Politicians seem to love knee-jerk responses. They routinely respond to tragedies with bills that are supposed stop future such tragedies from occurring, but rarely do much of anything. And then they pretend that they’re on the forefront of whatever it is their party is doing so they can make their base happy.
However, sometimes they go too far. Take, for example, the state of Rhode Island.
Rhode Island’s Democrat Gov. Gina Raimondo signed an executive order Monday directing authorities in the state to use all legal steps to remove firearms from the home of those they feel are a danger.
Raimondo’s action, signed before a crowd of gun control advocates, comes in tandem with a measure introduced in the state legislature to enact so-called extreme risk protective orders which would allow police to take guns from those a judge feels may be a threat to themselves or others. While the bill progresses to her desk, Raimondo said her executive action will help pave the way.
“We cannot wait a minute longer for Washington to take action to prevent gun violence,” Raimondo said. “The executive order I signed today is an immediate step we can take to make residents safer. It sets the table for a complementary legislative effort.”
The order directs state police to take steps consistent with “all applicable state and federal laws and regulations” to remove guns from the household of those that investigators believe pose a significant danger to themselves or others in a “red flag” report. The investigation would follow up on tips received about recent threats of violence such as posts or statements made on social media coupled with, say, evidence of access to firearms. State police, working with local law enforcement as a part of Raimondo’s order, would follow-up with the person reported by a tipster and conduct background checks and information searches before acting.
Now, I have no problem with an investigation taking place. If someone makes a threat, the police need to check it out. What I do have a problem with is the relatively low barrier required to take away someone’s lawfully owned firearms without an arrest even taking place.

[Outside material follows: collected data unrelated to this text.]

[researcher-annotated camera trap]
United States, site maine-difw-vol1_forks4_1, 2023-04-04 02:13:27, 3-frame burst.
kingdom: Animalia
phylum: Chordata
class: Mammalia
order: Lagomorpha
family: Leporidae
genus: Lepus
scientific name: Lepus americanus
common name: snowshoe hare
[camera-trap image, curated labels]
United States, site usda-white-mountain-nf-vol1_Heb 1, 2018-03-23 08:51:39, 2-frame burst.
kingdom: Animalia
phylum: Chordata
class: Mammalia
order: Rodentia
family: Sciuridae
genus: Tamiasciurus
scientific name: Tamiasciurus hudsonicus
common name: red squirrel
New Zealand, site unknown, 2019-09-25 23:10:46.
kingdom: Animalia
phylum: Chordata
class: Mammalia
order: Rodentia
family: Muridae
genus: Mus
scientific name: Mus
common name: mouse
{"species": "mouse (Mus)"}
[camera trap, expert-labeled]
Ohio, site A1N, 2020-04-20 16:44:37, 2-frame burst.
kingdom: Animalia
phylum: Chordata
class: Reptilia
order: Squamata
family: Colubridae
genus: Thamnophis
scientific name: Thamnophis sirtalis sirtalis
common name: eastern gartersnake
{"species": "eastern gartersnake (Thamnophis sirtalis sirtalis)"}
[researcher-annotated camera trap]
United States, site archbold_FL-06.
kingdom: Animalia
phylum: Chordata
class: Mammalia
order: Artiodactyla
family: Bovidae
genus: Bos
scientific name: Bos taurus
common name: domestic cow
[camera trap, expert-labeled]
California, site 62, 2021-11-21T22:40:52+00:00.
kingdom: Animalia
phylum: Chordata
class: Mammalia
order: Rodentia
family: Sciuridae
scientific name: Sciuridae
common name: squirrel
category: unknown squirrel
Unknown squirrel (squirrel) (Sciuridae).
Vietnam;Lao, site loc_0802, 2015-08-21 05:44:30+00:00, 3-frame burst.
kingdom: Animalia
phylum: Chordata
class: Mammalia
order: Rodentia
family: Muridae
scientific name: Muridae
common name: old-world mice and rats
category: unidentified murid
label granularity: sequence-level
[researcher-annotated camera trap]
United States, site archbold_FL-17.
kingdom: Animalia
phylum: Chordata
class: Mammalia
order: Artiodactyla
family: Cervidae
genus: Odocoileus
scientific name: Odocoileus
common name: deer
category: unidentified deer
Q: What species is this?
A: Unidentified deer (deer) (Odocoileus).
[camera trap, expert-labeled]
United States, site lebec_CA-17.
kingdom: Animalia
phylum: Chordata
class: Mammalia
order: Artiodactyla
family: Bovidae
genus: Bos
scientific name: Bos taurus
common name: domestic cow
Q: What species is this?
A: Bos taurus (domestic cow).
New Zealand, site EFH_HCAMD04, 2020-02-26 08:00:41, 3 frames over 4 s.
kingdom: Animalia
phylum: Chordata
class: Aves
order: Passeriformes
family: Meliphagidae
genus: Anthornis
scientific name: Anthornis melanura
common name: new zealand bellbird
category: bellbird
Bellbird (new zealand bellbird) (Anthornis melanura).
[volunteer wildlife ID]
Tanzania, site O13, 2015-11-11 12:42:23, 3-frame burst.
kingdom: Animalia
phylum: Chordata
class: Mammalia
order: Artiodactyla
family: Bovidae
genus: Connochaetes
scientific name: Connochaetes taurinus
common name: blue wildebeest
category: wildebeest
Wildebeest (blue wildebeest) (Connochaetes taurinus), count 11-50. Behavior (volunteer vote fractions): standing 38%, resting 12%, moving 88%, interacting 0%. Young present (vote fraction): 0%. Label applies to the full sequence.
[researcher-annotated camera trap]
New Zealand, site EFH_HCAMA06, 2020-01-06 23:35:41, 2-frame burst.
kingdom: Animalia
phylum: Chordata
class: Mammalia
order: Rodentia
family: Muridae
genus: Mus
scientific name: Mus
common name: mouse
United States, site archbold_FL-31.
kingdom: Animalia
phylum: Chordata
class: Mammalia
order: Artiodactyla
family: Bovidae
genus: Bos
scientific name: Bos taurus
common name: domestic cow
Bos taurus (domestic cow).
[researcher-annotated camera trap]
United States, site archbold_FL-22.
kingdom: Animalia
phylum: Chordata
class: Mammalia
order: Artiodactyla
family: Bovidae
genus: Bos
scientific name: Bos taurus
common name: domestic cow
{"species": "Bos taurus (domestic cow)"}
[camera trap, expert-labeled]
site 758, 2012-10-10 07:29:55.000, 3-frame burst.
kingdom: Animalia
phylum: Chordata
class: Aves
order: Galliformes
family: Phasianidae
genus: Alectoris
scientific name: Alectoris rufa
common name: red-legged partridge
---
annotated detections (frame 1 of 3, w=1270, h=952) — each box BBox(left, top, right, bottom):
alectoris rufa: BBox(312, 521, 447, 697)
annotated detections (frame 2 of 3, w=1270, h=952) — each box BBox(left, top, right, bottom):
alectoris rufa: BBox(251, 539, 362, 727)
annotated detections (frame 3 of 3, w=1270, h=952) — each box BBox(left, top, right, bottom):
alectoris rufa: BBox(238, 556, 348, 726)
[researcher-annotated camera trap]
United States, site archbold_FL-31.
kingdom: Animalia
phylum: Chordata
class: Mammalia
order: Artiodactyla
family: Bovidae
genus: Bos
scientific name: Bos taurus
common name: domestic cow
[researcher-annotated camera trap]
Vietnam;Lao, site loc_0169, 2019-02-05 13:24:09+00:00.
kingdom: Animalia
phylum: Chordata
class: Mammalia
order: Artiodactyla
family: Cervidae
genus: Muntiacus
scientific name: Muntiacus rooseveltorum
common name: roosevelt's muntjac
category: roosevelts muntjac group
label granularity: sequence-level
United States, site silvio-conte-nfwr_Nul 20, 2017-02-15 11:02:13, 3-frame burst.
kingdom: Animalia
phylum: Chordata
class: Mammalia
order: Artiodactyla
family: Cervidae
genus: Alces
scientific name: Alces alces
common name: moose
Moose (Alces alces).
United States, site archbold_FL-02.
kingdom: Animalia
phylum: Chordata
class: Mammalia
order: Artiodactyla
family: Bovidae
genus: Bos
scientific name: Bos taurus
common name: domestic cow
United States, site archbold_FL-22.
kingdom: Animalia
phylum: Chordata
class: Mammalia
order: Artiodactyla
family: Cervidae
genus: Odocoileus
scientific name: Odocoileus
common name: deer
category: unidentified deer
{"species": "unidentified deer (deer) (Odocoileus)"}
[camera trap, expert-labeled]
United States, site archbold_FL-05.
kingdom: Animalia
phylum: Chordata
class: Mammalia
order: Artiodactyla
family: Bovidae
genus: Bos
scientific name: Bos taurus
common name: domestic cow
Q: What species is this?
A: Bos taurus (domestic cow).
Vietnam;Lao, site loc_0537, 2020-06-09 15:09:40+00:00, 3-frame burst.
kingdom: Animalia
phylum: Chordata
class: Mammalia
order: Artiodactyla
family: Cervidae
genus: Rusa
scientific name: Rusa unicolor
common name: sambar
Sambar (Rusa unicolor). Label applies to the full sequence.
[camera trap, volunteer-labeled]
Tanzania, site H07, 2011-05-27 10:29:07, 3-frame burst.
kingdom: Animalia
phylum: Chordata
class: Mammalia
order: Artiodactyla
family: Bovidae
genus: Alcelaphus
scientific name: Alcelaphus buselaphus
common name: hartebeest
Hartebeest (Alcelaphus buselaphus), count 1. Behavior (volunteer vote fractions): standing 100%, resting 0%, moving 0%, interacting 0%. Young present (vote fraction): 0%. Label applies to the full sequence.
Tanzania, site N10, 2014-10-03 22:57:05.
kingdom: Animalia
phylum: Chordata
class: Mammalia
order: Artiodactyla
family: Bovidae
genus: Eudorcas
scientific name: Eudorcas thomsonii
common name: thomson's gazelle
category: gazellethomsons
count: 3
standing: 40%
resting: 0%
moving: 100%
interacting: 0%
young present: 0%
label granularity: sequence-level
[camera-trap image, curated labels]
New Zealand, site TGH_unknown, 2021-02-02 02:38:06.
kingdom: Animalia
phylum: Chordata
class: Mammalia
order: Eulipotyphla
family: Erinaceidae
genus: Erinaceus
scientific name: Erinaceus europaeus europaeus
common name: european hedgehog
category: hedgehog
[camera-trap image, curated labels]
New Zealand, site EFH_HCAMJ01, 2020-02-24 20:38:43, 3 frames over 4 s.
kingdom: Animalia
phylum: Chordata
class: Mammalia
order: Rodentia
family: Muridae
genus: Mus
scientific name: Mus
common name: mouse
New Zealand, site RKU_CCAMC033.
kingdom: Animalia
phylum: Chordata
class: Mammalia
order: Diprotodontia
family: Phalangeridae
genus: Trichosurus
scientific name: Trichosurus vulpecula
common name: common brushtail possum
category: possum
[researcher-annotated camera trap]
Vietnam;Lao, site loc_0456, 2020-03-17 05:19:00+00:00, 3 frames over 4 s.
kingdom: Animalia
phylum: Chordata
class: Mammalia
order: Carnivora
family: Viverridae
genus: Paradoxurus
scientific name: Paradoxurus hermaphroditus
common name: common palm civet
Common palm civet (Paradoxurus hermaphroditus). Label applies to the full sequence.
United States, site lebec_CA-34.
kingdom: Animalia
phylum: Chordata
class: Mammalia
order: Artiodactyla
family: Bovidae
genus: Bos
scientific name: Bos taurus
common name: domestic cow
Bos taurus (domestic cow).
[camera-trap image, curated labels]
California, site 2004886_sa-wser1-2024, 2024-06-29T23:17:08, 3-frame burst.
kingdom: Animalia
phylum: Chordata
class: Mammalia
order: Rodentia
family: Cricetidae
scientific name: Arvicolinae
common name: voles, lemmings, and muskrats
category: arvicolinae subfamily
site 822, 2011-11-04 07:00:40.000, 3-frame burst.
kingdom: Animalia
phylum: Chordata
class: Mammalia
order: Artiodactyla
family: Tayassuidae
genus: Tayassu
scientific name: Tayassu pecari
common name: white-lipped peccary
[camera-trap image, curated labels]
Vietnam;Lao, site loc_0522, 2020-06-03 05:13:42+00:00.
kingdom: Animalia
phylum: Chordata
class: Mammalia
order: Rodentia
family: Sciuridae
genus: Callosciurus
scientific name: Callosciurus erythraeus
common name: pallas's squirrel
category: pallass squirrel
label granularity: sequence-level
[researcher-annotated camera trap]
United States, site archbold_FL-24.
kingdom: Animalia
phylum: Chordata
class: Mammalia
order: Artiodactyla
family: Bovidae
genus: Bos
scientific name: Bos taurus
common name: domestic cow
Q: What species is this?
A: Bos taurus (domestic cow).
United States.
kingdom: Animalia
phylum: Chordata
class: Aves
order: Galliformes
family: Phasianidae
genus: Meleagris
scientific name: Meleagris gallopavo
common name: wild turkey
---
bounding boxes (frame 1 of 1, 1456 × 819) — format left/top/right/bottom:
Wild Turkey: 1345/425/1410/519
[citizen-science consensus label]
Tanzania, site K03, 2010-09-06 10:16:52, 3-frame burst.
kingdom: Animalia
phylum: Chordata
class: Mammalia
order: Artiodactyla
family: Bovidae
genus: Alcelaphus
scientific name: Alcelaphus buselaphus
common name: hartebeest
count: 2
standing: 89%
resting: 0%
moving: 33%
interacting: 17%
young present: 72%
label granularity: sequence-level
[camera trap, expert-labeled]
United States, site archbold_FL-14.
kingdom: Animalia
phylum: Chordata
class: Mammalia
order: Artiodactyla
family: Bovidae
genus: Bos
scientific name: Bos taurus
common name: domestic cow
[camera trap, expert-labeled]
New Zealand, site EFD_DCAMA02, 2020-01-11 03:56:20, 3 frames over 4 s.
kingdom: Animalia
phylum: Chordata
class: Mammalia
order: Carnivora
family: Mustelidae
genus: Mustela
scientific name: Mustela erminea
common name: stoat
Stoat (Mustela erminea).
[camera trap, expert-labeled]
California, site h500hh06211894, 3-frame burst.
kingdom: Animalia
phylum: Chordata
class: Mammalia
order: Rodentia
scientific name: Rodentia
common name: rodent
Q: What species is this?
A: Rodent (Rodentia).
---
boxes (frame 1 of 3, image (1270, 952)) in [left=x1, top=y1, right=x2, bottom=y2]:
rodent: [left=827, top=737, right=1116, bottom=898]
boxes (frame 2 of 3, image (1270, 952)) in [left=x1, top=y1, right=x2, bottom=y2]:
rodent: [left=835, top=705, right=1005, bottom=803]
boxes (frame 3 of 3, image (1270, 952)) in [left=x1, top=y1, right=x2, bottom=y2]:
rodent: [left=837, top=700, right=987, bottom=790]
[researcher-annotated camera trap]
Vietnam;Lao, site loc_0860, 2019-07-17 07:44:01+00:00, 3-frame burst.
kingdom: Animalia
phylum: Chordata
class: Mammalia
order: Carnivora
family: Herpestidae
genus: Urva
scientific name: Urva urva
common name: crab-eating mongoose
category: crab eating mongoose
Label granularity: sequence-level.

If someone threatens to shoot up a school or a movie theater, then they are guilty of making a terroristic threat–something that’s typically a felony. That act alone, if convicted, renders them ineligible to own a firearm. At that point, the law is clear and taking their guns away is the legal course of action. Further, the accused got his due process prior to losing a constitutionally protected right.
However, if there are no grounds to make an arrest, then why are there grounds to take away someone’s guns? Other than saying some things that make people uncomfortable, there aren’t any, and we’re not required to make people comfortable with our thoughts and words. This is still the United States of America.
When there’s a threat, act on it, sure, but it’s important to balance the public’s safety with the individual’s sacred rights. Up in Rhode Island, they seem more than willing to ignore that, kind of like how they’re ignoring that a determined individual will still get their hands on a gun regardless of what the law says.